*** EXCERPT TO READ ***
Re: Sheltering in Victoria City Parks
Dear Mayor Helps and City Council,
am writing on behalf of the British Columbia Civil Liberties Association (“BCCLA”), the Union of British Columbia Indian Chiefs (“UBCIC”) and Pivot Legal Society to follow up on our letters we sent last month, and to make recommendations in advance of your upcoming vote about whether to reinstate the enforcement of all portions of the Parks bylaw.
We are calling upon you to take a transformative approach to the city’s relationships with people sheltering in parks, local Indigenous nations, Indigenous lands and inadequately housed Indigenous people displaced from other Indigenous nations and lands. If the political will to prioritize a reconciliatory approach is lacking, then we strongly urge you to at the very least extend the period of non-enforcement of the rule against daytime sheltering in parks, and to rescind all of the additional sheltering provisions imposed in the May 14 notice.
Reducing Harm in the Context of Two Public Health Emergencies
As we communicated to you in our letters dated May 19, 2020, the BCCLA, UBCIC and Pivot Legal Society are deeply concerned about the vulnerability of people with inadequate housing whose wellbeing is threatened not only by the COVID-19 pandemic, but also by the persisting opioid overdose public health emergency. Indigenous people in British Columbia are made disproportionately vulnerable on both fronts, and reconciliation therefore remains a foundational priority in times of crisis.
*** End of EXCERPT TO READ ***
INSTRUCTIONS:
1: From the letter about sheltering in Victoria parks, extract the stretch from "Reducing Harm in" through "times of crisis.".
2: Answer these questions using the letter about sheltering in Victoria parks:
(a) On behalf of which three organizations is the letter written?
(b) On what date were the organizations' earlier letters sent?
(c) Besides the COVID-19 pandemic, what public health emergency does the letter say threatens people with inadequate housing?
3: Carry on the letter about sheltering in Victoria parks, starting after its final sentence.
*** DATA ***
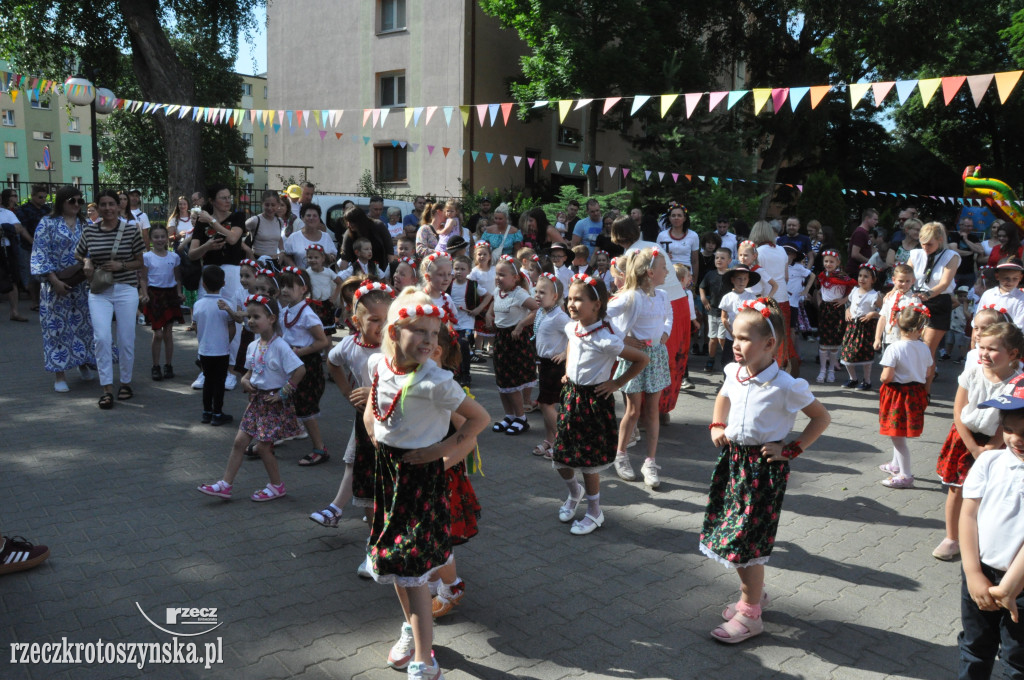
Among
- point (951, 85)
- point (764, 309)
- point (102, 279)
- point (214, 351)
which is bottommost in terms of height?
point (214, 351)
*** End of DATA ***
ANSWERS TO THE EXERCISES:
1:
Reducing Harm in the Context of Two Public Health Emergencies
As we communicated to you in our letters dated May 19, 2020, the BCCLA, UBCIC and Pivot Legal Society are deeply concerned about the vulnerability of people with inadequate housing whose wellbeing is threatened not only by the COVID-19 pandemic, but also by the persisting opioid overdose public health emergency. Indigenous people in British Columbia are made disproportionately vulnerable on both fronts, and reconciliation therefore remains a foundational priority in times of crisis.

2:
(a) The British Columbia Civil Liberties Association (BCCLA), the Union of British Columbia Indian Chiefs (UBCIC) and Pivot Legal Society
(b) May 19, 2020
(c) The persisting opioid overdose public health emergency

3:
Daily displacement due to inadequate housing and bylaw enforcement is always harmful, and even moreso during the COVID-19 state of emergency. We commended your decision not to take down homeless people’s temporary shelters until the provincial emergency declaration in relation to the pandemic is lifted. This remains an obvious measure to enable people to protect themselves and others from the spread of COVID-19.
The overdose emergency compounds the risk of harm faced by vulnerable people in your city. Last month’s total deaths represent the highest number of illicit drug toxicity deaths ever recorded in a month in B.C. – 170. More people died from fatal overdoses in May than all the COVID-19 deaths combined to date.1 The Coroners Service drew particular attention to Vancouver Island in their May 2020 report; Island Health surpassed its highest monthly toll ever recorded by 36% (38 deaths in May; previous high was 28 deaths in Jan and Mar 2018).2 Victoria is listed alongside Vancouver and Surrey as the “townships experiencing the highest number of illicit drug toxicity deaths in 2020.”
Allowing people to shelter in parks can mitigate the risks of using illicit drug through peer witnessing, harm reduction and the provision of privacy. Encampments are operating as de facto overdose prevention sites – with peers responding to rapidly to otherwise fatal overdoses. There is a lower risk of overdosing if people do not have to use illicit drugs alone and in the dark.
Inadequate Housing and Survival Services in Victoria
We understand that there are approximately 120 people sheltering in Victoria’s parks and in other locations such as doorways and sidewalks. Even with the moratorium on renter evictions, people continue to become newly homeless.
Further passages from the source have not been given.